*Data lines*.
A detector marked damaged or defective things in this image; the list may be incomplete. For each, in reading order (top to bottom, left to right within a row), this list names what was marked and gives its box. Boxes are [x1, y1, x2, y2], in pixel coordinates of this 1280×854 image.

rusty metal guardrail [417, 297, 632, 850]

--

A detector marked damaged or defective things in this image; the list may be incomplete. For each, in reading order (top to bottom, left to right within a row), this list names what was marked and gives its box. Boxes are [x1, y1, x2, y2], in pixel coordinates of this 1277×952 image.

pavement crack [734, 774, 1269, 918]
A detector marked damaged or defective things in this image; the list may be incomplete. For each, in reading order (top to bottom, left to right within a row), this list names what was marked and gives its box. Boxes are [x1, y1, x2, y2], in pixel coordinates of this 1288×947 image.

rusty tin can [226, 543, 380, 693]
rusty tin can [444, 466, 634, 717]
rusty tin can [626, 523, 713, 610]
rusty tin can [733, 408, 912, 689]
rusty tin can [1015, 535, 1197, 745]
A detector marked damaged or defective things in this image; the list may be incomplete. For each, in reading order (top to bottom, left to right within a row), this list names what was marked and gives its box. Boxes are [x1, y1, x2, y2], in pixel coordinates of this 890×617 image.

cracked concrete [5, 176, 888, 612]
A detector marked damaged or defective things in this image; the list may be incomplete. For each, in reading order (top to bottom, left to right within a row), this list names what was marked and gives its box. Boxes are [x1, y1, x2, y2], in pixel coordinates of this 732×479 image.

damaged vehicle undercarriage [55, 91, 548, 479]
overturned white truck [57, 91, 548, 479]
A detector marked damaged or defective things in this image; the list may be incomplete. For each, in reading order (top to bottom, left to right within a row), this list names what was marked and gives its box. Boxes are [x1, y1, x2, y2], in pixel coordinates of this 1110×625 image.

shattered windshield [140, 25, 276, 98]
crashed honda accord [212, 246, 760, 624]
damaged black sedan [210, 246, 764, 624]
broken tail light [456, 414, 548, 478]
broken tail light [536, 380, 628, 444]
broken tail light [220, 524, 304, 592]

*What is being asked*.
Retype the lines that begin at the one containing "this 1277×952 image." and end after the one containing "pavement crack [734, 774, 1269, 918]", copying them verbatim.

*Result of this task*.
A detector marked damaged or defective things in this image; the list may be incomplete. For each, in reading order (top to bottom, left to right within a row), this list names what was marked and gives its box. Boxes are [x1, y1, x2, y2], in pixel coordinates of this 1277×952 image.

pavement crack [734, 774, 1269, 918]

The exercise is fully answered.